REQUIRED TASKS =
a – Reproduce the part of the futex patch email that opens with the words containing "On Wed, 2010-04-07" and closes with "that simpler ?".
b – List every message identifier in the References header of the futex patch email.
c – Write a continuation of the futex patch email, starting after its final line.

EXTRACT PROVIDED =

+++

From mboxrd@z Thu Jan  1 00:00:00 1970
Return-Path: <linux-kernel-owner@vger.kernel.org>
Received: (majordomo@vger.kernel.org) by vger.kernel.org via listexpand
	id S933821Ab0DHXKs (ORCPT <rfc822;w@1wt.eu>);
	Thu, 8 Apr 2010 19:10:48 -0400
Received: from nat.nue.novell.com ([195.135.221.3]:33485 "EHLO
	emea5-mh.id5.novell.com" rhost-flags-OK-OK-OK-FAIL) by vger.kernel.org
	with ESMTP id S933728Ab0DHXKq (ORCPT
	<rfc822;linux-kernel@vger.kernel.org>);
	Thu, 8 Apr 2010 19:10:46 -0400
Subject: Re: [PATCH 4/6] futex: Add FUTEX_LOCK with optional adaptive
 spinning
From: "Peter W. Morreale" <pmorreale@novell.com>
To: Darren Hart <dvhltc@us.ibm.com>
Cc: Thomas Gleixner <tglx@linutronix.de>, linux-kernel@vger.kernel.org,
       Peter Zijlstra <peterz@infradead.org>, Ingo Molnar <mingo@elte.hu>,
       Eric Dumazet <eric.dumazet@gmail.com>, Rik van Riel <riel@redhat.com>,
       Steven Rostedt <rostedt@goodmis.org>,
       Gregory Haskins <ghaskins@novell.com>,
       Sven-Thorsten Dietrich <sdietrich@novell.com>,
       Chris Mason <chris.mason@oracle.com>,
       John Cooper <john.cooper@third-harmonic.com>,
       Chris Wright <chrisw@sous-sol.org>, Avi Kivity <avi@redhat.com>,
       Peter Zijlstra <a.p.zijlstra@chello.nl>
In-Reply-To: <4BBD4C92.8010701@us.ibm.com>
References: <1270499039-23728-1-git-send-email-dvhltc@us.ibm.com>
	 <1270499039-23728-5-git-send-email-dvhltc@us.ibm.com>
	 <alpine.LFD.2.00.1004061818250.32352@localhost.localdomain>
	 <4BBCC02C.5090000@us.ibm.com>
	 <alpine.LFD.2.00.1004072124250.32352@localhost.localdomain>
	 <4BBD4C92.8010701@us.ibm.com>
Content-Type: text/plain; charset="UTF-8"
Organization: Novell Inc.
Date: Thu, 08 Apr 2010 17:10:33 -0600
Message-ID: <1270768233.6318.45.camel@hermosa.site>
Mime-Version: 1.0
X-Mailer: Evolution 2.28.2 
Content-Transfer-Encoding: 7bit
Sender: linux-kernel-owner@vger.kernel.org
List-ID: <linux-kernel.vger.kernel.org>
X-Mailing-List: linux-kernel@vger.kernel.org

On Wed, 2010-04-07 at 20:25 -0700, Darren Hart wrote:
> Thomas Gleixner wrote:
> > On Wed, 7 Apr 2010, Darren Hart wrote:
> >> Thomas Gleixner wrote:
> >>> On Mon, 5 Apr 2010, Darren Hart wrote:
> >>> Hmm. The order is weird. Why don't you do that simpler ?

+++

SUPPLIED INFORMATION =
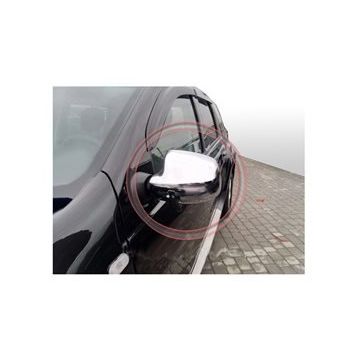 Dacia Logan Mcv 2006-2013 Krom 2 Parça Ayna Kapağı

+++

ACTIVITY ANSWERS =
a –
On Wed, 2010-04-07 at 20:25 -0700, Darren Hart wrote:
> Thomas Gleixner wrote:
> > On Wed, 7 Apr 2010, Darren Hart wrote:
> >> Thomas Gleixner wrote:
> >>> On Mon, 5 Apr 2010, Darren Hart wrote:
> >>> Hmm. The order is weird. Why don't you do that simpler ?

b –
<1270499039-23728-1-git-send-email-dvhltc@us.ibm.com>
<1270499039-23728-5-git-send-email-dvhltc@us.ibm.com>
<alpine.LFD.2.00.1004061818250.32352@localhost.localdomain>
<4BBCC02C.5090000@us.ibm.com>
<alpine.LFD.2.00.1004072124250.32352@localhost.localdomain>
<4BBD4C92.8010701@us.ibm.com>

c –
> >>>
> >>> Get the uval, the tid and the thread_info pointer outside of the
> >>> loop. Also task_pid_vnr(current) just needs a one time lookup.
> >> Eeek. Having the owner in the loop is a good way to negate the benefits
> >> of adaptive spinning by spinning forever (unlikely, but it could
> >> certainly spin across multiple owners). Nice catch.
> >>
> >> As for the uval.... I'm not sure what you mean. You get curval below
> >> inside the loop, and there is no "uval" in the my version of the code.
> > 
> > Well, you need a first time lookup of owner and ownertid for which you
> > need the user space value (uval),
> > but thinking more about it it's not
> > even necessary. Just initialize ownertid to 0 so it will drop into the
> > lookup code when we did not acquire the futex in the cmpxchg.
> 
> No need for ownertid at all really. The cmpxchg always tries to go from 
> 0 to curtid. I've pushed the futex_owner() call outside the loop for a 
> one time lookup.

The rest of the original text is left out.